┌──
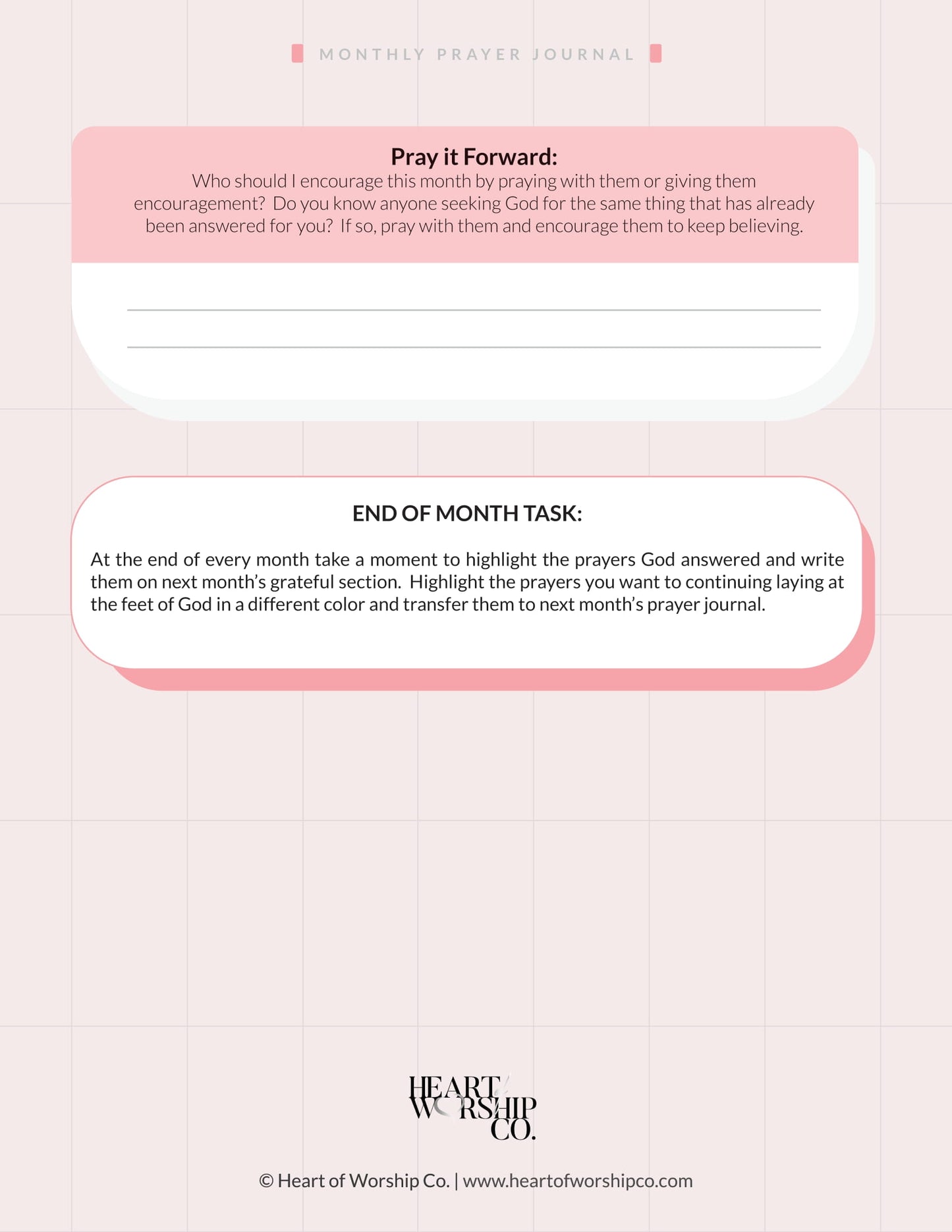 MONTHLY PRAYER JOURNAL

Pray it Forward:

Who should I encourage this month by praying with them or giving them encouragement? Do you know anyone seeking God for the same thing that has already been answered for you? If so, pray with them and encourage them to keep believing.

____
____

END OF MONTH TASK:

At the end of every month take a moment to highlight the prayers God answered and write them on next month's grateful section. Highlight the prayers you want to continuing laying at the feet of God in a different color and transfer them to next month's prayer journal.

HEART WORSHIP CO.

© Heart of Worship Co. | www.heartofworshipco.com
└──
◆ **What to produce**: Look through the material for "them". Copy each line that has it.

◆ **Solution for this exercise**:
Who should I encourage this month by praying with them or giving them encouragement? Do you know anyone seeking God for the same thing that has already been answered for you? If so, pray with them and encourage them to keep believing.
At the end of every month take a moment to highlight the prayers God answered and write them on next month's grateful section. Highlight the prayers you want to continuing laying at the feet of God in a different color and transfer them to next month's prayer journal.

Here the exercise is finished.